WORK TO DO: Convert the rows from the line with "Considering this image, is" through the end of the rows into a two-column CSV with the columns question_text and answer_text. Give one row per request, put its text and its answer each in a single quoted field, and replace line breaks with spaces.

#### GIVEN RECORDS

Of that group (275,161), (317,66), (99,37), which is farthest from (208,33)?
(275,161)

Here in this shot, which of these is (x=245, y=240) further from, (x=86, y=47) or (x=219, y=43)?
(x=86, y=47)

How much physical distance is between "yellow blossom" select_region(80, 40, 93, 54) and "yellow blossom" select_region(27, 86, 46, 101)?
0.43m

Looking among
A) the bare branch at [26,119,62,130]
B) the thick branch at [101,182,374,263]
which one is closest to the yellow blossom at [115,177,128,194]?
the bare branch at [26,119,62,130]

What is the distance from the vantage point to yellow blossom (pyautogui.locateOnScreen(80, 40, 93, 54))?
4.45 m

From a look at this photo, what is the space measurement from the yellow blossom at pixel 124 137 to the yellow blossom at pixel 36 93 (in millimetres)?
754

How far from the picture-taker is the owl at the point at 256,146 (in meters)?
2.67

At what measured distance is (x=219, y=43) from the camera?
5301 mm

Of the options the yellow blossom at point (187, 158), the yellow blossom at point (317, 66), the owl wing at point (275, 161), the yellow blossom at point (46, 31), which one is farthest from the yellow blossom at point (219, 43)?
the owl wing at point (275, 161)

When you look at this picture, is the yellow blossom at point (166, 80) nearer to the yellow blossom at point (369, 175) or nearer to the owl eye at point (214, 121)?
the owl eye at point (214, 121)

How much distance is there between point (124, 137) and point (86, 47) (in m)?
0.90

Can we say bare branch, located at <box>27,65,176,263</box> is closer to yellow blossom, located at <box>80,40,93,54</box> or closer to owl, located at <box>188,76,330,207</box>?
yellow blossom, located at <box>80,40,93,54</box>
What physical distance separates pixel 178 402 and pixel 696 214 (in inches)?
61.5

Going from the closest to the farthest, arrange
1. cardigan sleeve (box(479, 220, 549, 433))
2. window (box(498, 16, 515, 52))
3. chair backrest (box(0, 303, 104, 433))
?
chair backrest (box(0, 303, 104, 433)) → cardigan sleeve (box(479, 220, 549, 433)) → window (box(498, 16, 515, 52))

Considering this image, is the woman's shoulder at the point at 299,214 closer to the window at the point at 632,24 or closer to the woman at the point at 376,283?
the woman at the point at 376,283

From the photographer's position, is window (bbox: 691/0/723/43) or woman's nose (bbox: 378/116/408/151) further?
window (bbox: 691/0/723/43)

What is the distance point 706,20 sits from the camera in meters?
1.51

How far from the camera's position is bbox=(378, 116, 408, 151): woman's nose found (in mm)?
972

########

OUTPUT OF THE EXERCISE:
question_text,answer_text
"Considering this image, is the woman's shoulder at the point at 299,214 closer to the window at the point at 632,24 or closer to the woman at the point at 376,283?","the woman at the point at 376,283"
"From the photographer's position, is window (bbox: 691/0/723/43) or woman's nose (bbox: 378/116/408/151) further?","window (bbox: 691/0/723/43)"
"What is the distance point 706,20 sits from the camera in meters?","1.51"
"How far from the camera's position is bbox=(378, 116, 408, 151): woman's nose found (in mm)?","972"